Certaines espèces emblématiques, comme le gomortega (Gomortega keule), le palmier du Chili ou l’araucaria araucana, subsistent en populations fragmentées, souvent avec une faible diversité génétique. Elles représentent les vestiges d’une interaction écologique millénaire désormais perdue.
Comprendre le passé pour mieux protéger l’avenir
Cette recherche dépasse la simple reconstruction historique : elle invite à réfléchir à la gestion et la conservation des écosystèmes actuels. « La paléontologie ne se limite pas à raconter des histoires anciennes », souligne Florent Rivals. « Elle nous offre une clé pour comprendre ce que nous avons perdu et ce que nous pouvons encore sauver. »

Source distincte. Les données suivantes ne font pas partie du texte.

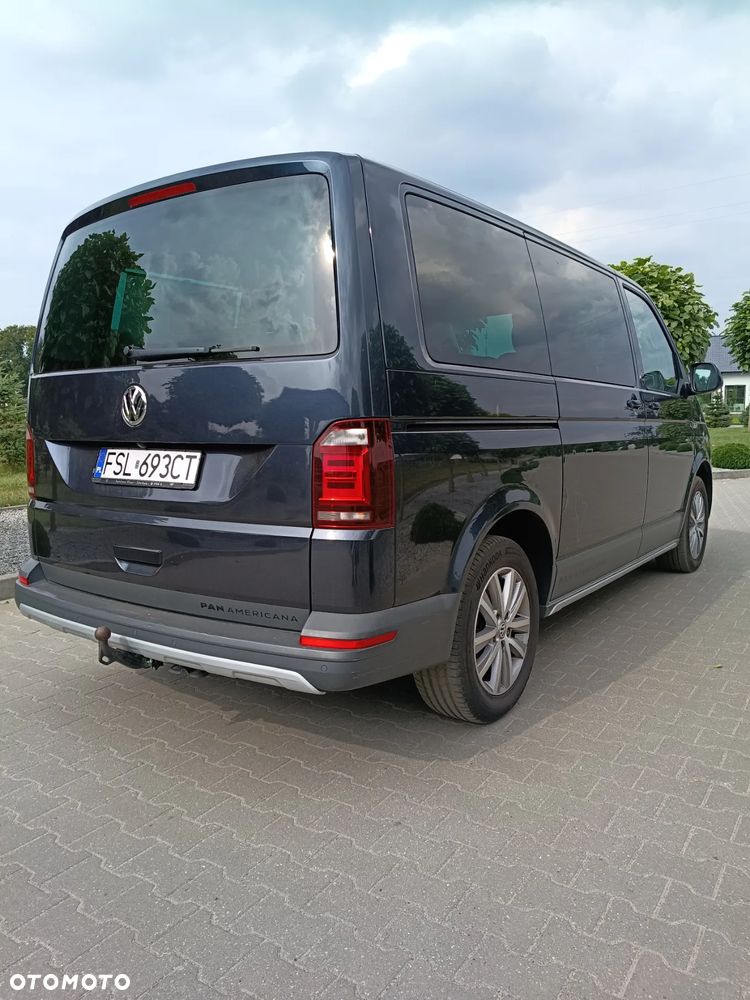Volkswagen Multivan 2.0 BiTDI L1 PanAmericana 4Motion DSG - 3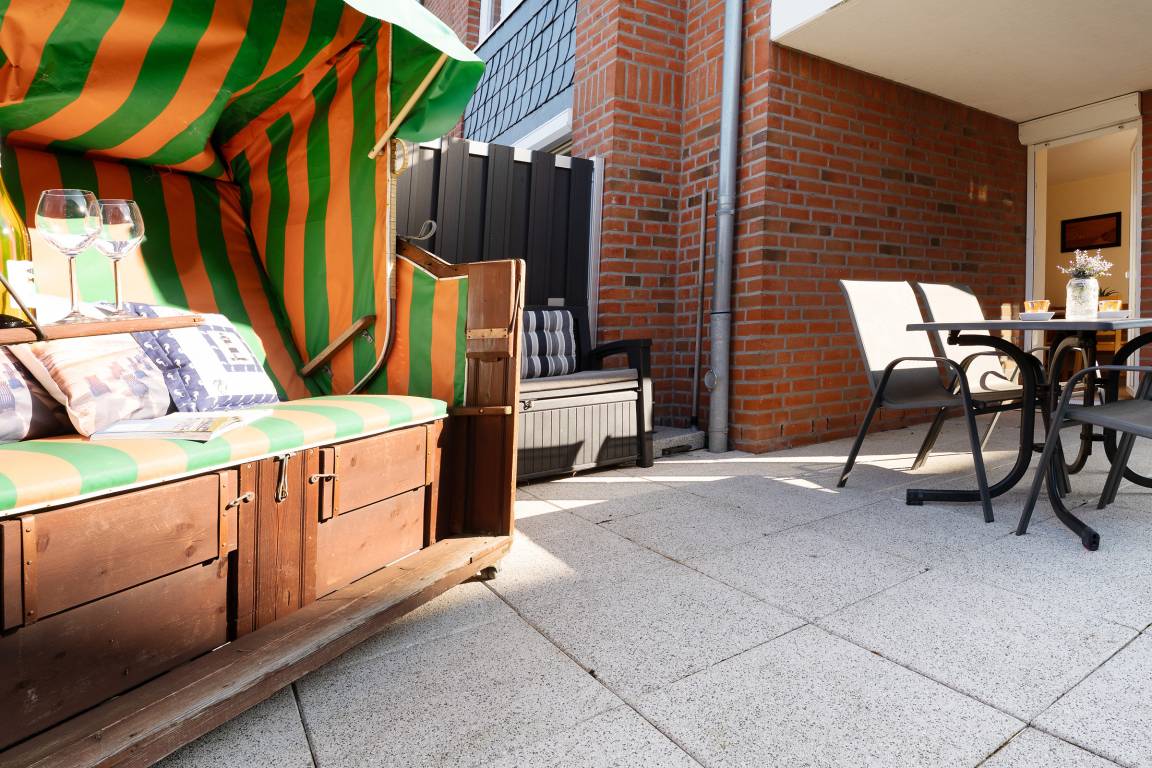 78 m² Ferienwohnung ∙ 2 Schlafzimmer ∙ 4 Gäste – Bild 8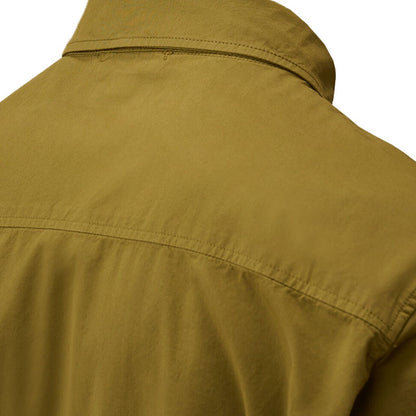 [C.P. Company] Cotton Gabardine Overshirt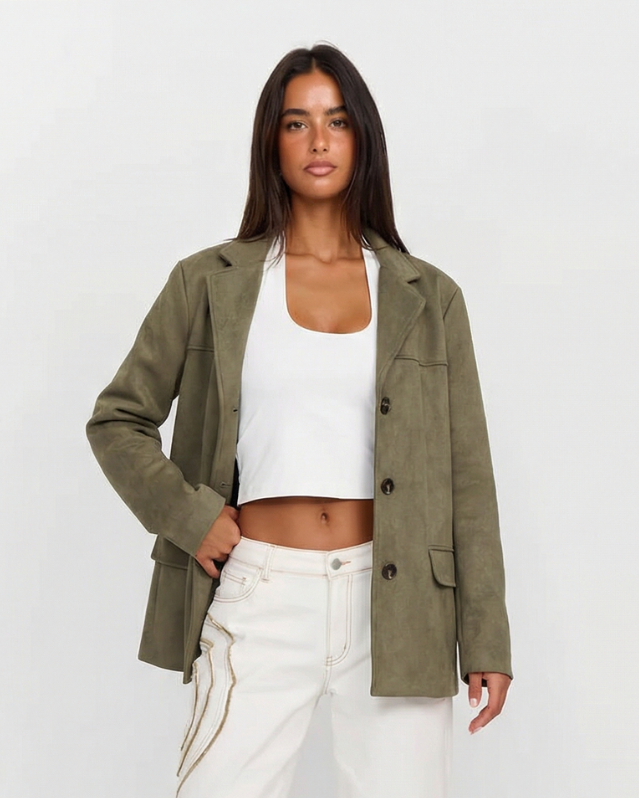 Harriet | summer blazer
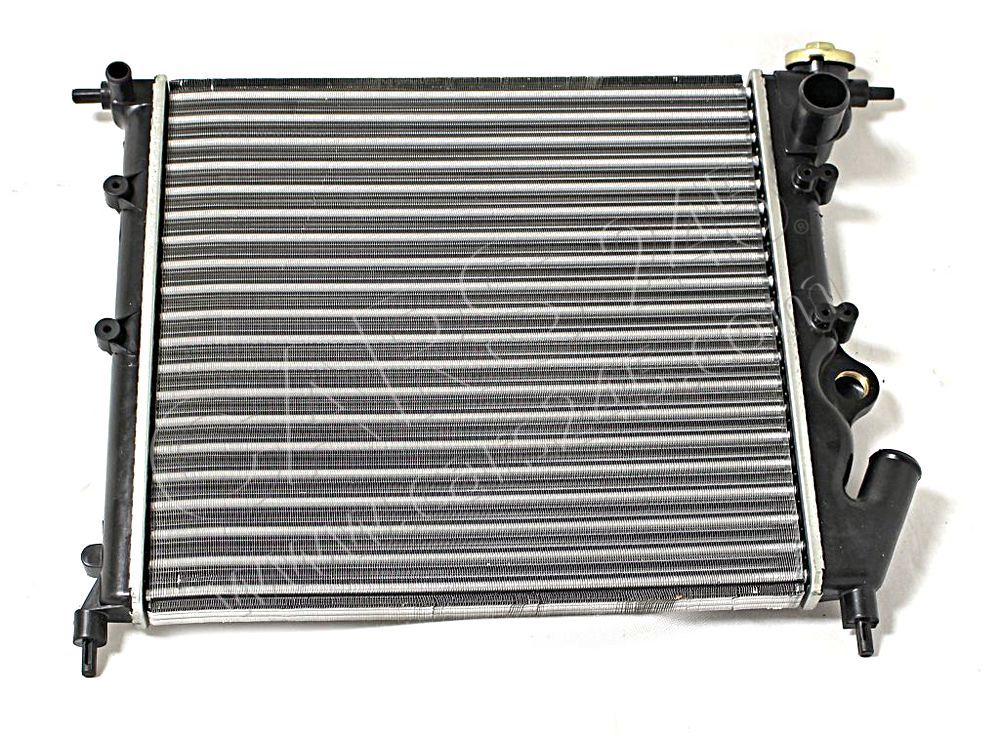 Radiator, engine cooling LORO 042-017-0040
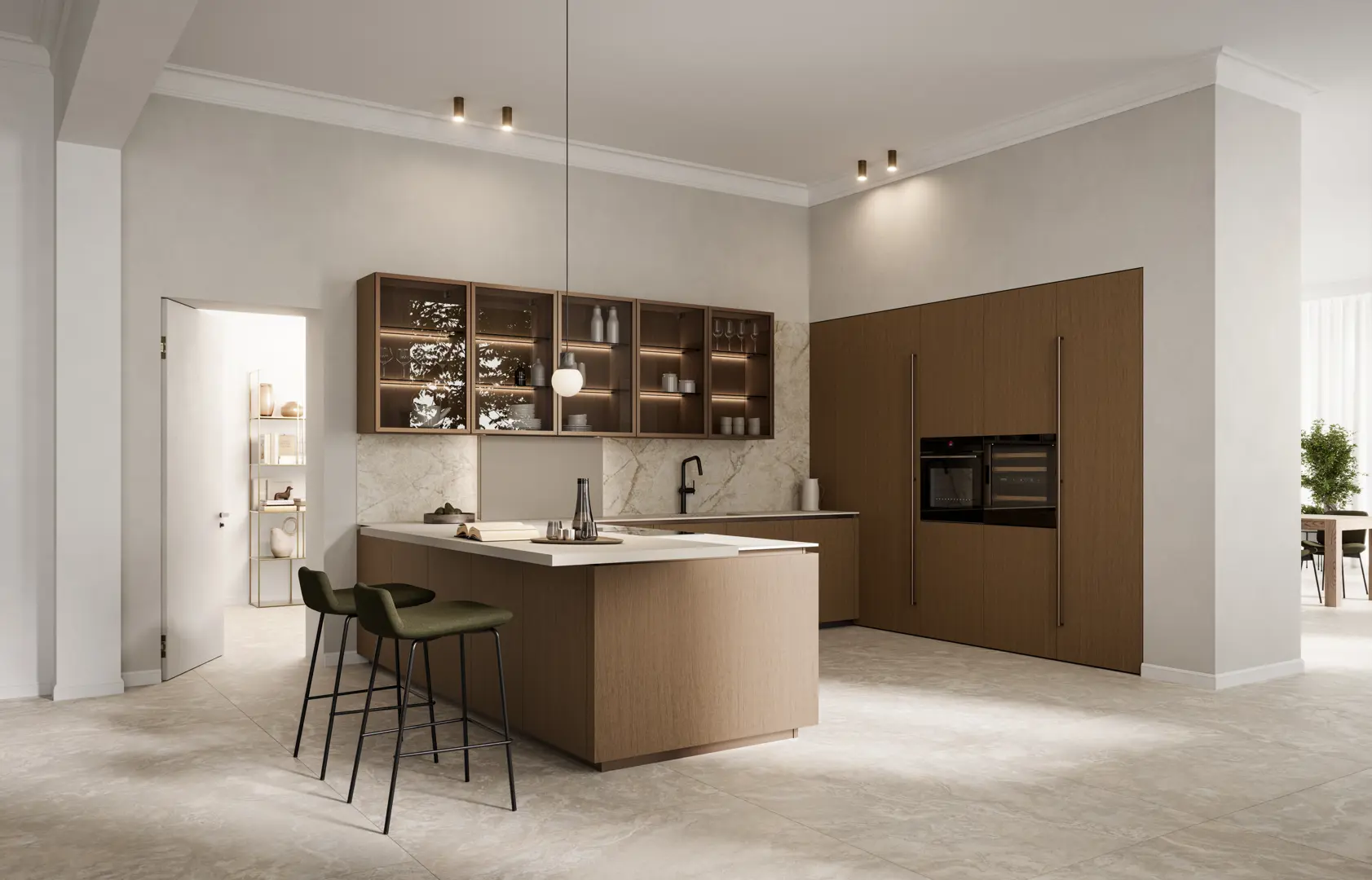 Collezione Asia Cappuccino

Face aux crises écologiques actuelles, où la biodiversité est menacée partout dans le monde, mieux saisir les interactions passées entre la faune et la flore peut guider les efforts de restauration. Par exemple, réintroduire des grands herbivores dans certains écosystèmes pourrait aider à restaurer des cycles naturels de dispersion des graines. De même, protéger les espèces végétales restantes qui dépendent de ces interactions est crucial pour maintenir la résilience des forêts.
Une nouvelle ère pour l’écologie et la conservation
L’étude menée par l’Université O’Higgins et ses partenaires illustre l’importance d’une approche multidisciplinaire combinant paléontologie, biologie, chimie et informatique. Elle ouvre également la voie à de futures recherches sur la coévolution entre animaux et plantes, et sur les conséquences écologiques des extinctions passées.
Au final, ce travail rappelle que la nature est un réseau complexe d’interdépendances, souvent invisibles à l’œil nu, mais vitales pour la santé des écosystèmes. En comprenant le rôle disparu des mastodontes, nous comprenons mieux le poids de notre héritage écologique et la responsabilité qui nous incombe de protéger ce qui reste.